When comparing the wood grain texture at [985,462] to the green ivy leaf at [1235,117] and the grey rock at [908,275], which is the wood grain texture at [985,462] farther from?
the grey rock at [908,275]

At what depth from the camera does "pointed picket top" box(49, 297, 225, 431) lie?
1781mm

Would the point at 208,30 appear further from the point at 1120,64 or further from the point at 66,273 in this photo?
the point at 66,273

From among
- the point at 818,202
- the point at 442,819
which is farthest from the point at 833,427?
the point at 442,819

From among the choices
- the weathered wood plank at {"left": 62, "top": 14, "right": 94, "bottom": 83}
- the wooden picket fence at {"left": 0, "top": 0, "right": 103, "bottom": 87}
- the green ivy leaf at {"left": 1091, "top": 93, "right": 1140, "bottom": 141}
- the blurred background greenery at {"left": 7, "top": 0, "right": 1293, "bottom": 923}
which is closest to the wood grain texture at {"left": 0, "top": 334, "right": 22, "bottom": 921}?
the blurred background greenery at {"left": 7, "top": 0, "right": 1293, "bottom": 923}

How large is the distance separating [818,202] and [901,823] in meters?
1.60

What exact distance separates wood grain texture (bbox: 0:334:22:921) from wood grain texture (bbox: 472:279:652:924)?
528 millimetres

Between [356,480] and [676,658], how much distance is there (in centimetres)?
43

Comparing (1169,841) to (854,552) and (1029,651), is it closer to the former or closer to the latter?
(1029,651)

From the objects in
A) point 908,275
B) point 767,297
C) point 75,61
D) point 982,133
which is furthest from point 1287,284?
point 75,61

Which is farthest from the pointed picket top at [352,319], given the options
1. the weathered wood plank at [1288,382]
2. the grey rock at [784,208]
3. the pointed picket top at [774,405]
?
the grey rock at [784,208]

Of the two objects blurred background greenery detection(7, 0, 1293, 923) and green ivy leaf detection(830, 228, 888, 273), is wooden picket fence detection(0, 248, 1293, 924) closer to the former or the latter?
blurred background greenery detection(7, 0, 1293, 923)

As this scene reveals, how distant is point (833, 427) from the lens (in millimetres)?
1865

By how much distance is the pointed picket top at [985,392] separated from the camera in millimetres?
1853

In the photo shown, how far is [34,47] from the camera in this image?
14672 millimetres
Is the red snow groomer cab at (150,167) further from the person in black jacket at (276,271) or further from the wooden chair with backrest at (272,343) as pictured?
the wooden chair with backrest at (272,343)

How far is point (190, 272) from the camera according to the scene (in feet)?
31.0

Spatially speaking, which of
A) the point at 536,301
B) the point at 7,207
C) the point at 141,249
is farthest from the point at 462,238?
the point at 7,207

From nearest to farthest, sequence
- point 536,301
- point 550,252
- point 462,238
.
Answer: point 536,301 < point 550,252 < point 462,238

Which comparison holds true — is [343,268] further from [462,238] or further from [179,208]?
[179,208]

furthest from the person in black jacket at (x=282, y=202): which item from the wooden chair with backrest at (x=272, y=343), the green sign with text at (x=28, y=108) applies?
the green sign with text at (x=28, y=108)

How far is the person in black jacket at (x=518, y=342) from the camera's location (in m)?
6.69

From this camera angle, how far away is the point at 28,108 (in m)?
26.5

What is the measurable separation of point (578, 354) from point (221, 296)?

The problem
Write out all the items again, putting "wood grain pattern" in place of "wood grain texture" each time it appears and leaving everything else unchanged.

Solution to this problem
When comparing the wood grain pattern at [985,462] to the green ivy leaf at [1235,117] and the grey rock at [908,275], which is the wood grain pattern at [985,462] farther from?
the grey rock at [908,275]

At what depth from the camera does "pointed picket top" box(49, 297, 225, 431) lie?
1781mm

Would the point at 208,30 appear further from the point at 1120,64 or further from the point at 66,273 in this photo?
the point at 66,273

From among
- the point at 818,202
- the point at 442,819
which is farthest from the point at 833,427?
the point at 442,819

From among the choices
- the weathered wood plank at {"left": 62, "top": 14, "right": 94, "bottom": 83}
- the wooden picket fence at {"left": 0, "top": 0, "right": 103, "bottom": 87}
- the green ivy leaf at {"left": 1091, "top": 93, "right": 1140, "bottom": 141}
- the blurred background greenery at {"left": 7, "top": 0, "right": 1293, "bottom": 923}
which is closest to the wood grain pattern at {"left": 0, "top": 334, "right": 22, "bottom": 921}?
the blurred background greenery at {"left": 7, "top": 0, "right": 1293, "bottom": 923}

How large is the distance separating [818,202] and [901,823] in meters?
1.60

What exact distance separates wood grain pattern (bbox: 0:334:22:921) from wood grain pattern (bbox: 472:279:652:924)?
528 millimetres

Between [356,480] and [676,658], how much distance is there (in centimetres)?
43

Comparing (1169,841) to (854,552) and (1029,651), is it closer to the former or closer to the latter?
(1029,651)

From the objects in
A) point 908,275
B) point 767,297
C) point 75,61
D) point 982,133
which is furthest from point 1287,284?
point 75,61

Which is farthest from the pointed picket top at [352,319], given the options
1. the weathered wood plank at [1288,382]
2. the grey rock at [784,208]
3. the pointed picket top at [774,405]
?
the grey rock at [784,208]

Of the two objects blurred background greenery detection(7, 0, 1293, 923) and green ivy leaf detection(830, 228, 888, 273), is wooden picket fence detection(0, 248, 1293, 924) closer to the former or the latter?
blurred background greenery detection(7, 0, 1293, 923)

As this scene reveals, how distant is point (833, 427) from the lens (in millimetres)?
1865

By how much distance is the pointed picket top at [985,392] separated from the camera in millimetres?
1853

In the photo shown, how far is [34,47] from the camera in this image?
14672 millimetres
Is the red snow groomer cab at (150,167) further from the person in black jacket at (276,271) or further from the wooden chair with backrest at (272,343) as pictured?
the wooden chair with backrest at (272,343)

How far is point (190, 272) from the camera according to the scene (in feet)?
31.0

Spatially speaking, which of
A) the point at 536,301
B) the point at 7,207
C) the point at 141,249
is farthest from the point at 462,238?
the point at 7,207

From nearest to farthest, sequence
- point 536,301
- point 550,252
- point 462,238
.
Answer: point 536,301 < point 550,252 < point 462,238

Which comparison holds true — is [343,268] further from [462,238] or further from [179,208]?
[179,208]

furthest from the person in black jacket at (x=282, y=202): which item from the wooden chair with backrest at (x=272, y=343), the green sign with text at (x=28, y=108) applies?
the green sign with text at (x=28, y=108)

How far is the person in black jacket at (x=518, y=342) from the camera's location (in m)?
6.69

From this camera angle, how far away is the point at 28,108 (in m)?
26.5

What is the measurable separation of point (578, 354) from point (221, 296)?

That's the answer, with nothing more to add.